**WORK REQUEST**
Answer these questions from the conference announcement:
(a) In which hotel and city will the 2009 conference take place?
(b) How many attendees did the 2007 conference in New Orleans bring together?
(c) Through what date are early bird rates available?

**SOURCE TEXT**
_____

StoptheDrugWar.org (DRCNet) is pleased to be a partner in the upcoming 2009 International Drug Policy Reform Conference, this November 12-14 at the Hyatt Regency in Albuquerque, New Mexico.

The Reform Conference, sponsored by our friends at the Drug Policy Alliance, is the major biennial gathering of drug policy reformers of all kinds. The last one, held in New Orleans in 2007, brought together over 1,000 attendees representing 25 different countries. This year attendees will have the opportunity to spend three days interacting with people committed to finding alternatives to the war on drugs while participating in sessions given by leading experts from around the world. Click here to register -- early bird rates are available through October 9, and discounts are available for students and New Mexico residents.

Some testimonials from the 2007 conference:

"The conference was a tremendous educational experience. I established tons of contacts and look forward to a future dedicated to fighting the drug war."

"Lots of great energy! This was my very first conference and I would most definitely recommend it to any health care professional desiring information on this subject. The speakers were very educated on their subjects and readily available to answer questions."

_____

**RECORDS**
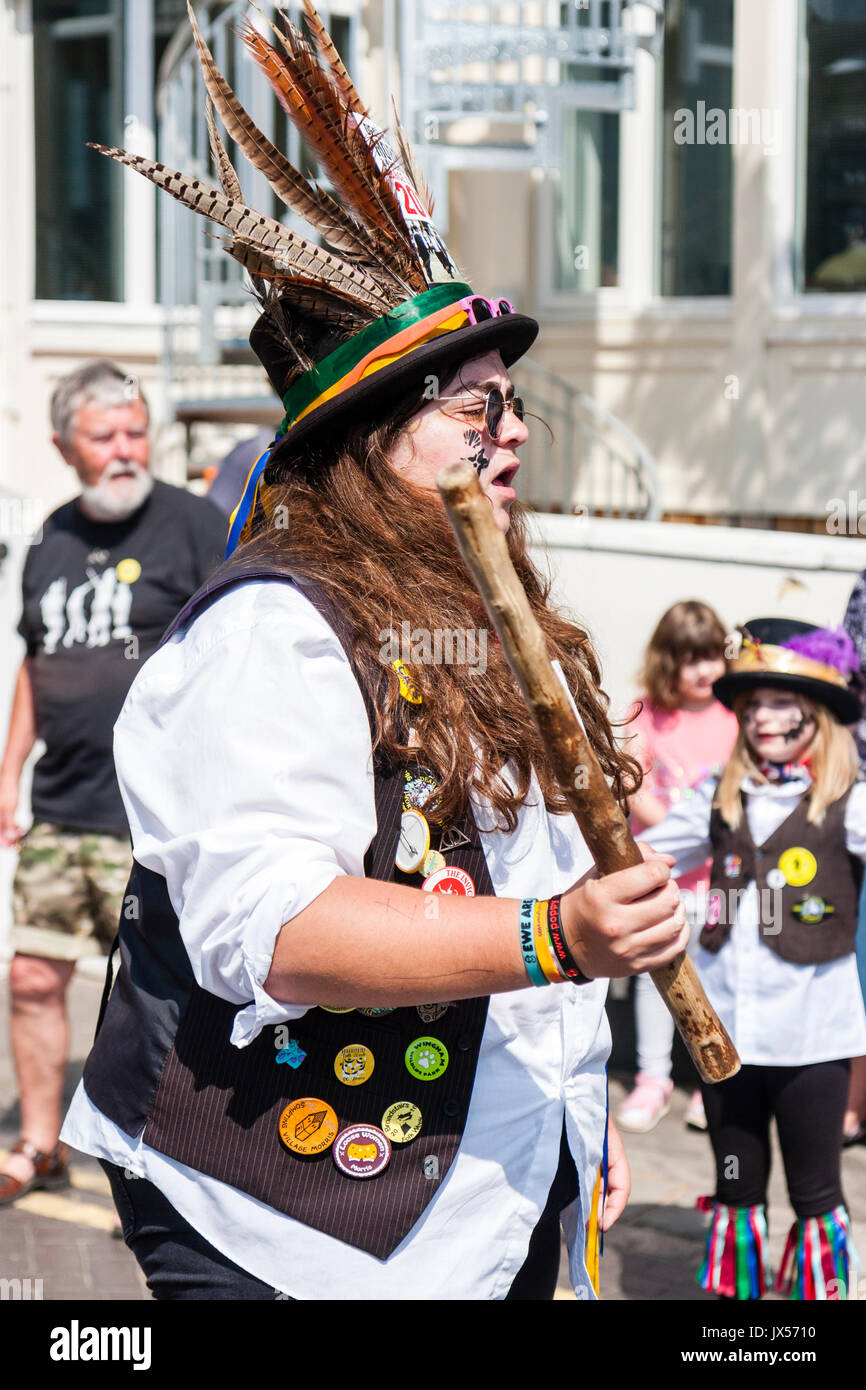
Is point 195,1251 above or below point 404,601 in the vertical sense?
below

_____

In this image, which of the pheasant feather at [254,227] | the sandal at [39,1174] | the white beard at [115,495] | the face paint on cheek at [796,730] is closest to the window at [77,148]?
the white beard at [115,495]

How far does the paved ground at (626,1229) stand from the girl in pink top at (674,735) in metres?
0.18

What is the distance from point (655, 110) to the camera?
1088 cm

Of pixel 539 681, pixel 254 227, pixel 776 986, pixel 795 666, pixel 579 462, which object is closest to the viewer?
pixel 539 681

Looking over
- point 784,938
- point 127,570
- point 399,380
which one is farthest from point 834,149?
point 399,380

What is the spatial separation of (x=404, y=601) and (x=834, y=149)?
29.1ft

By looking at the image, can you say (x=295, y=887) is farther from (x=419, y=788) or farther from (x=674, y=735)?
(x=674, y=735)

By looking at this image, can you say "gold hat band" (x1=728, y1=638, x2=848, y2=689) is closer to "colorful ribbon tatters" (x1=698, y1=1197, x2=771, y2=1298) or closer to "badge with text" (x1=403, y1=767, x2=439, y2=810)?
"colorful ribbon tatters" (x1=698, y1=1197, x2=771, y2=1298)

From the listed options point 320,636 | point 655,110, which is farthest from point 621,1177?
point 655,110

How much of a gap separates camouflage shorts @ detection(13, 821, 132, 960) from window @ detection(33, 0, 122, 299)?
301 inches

_____

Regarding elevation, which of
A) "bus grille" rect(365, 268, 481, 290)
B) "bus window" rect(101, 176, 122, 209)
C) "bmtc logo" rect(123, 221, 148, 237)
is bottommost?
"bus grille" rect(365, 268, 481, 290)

_____

**RESPONSE FOR THIS EXERCISE**
(a) The Hyatt Regency in Albuquerque, New Mexico.
(b) Over 1,000 attendees, representing 25 different countries.
(c) October 9.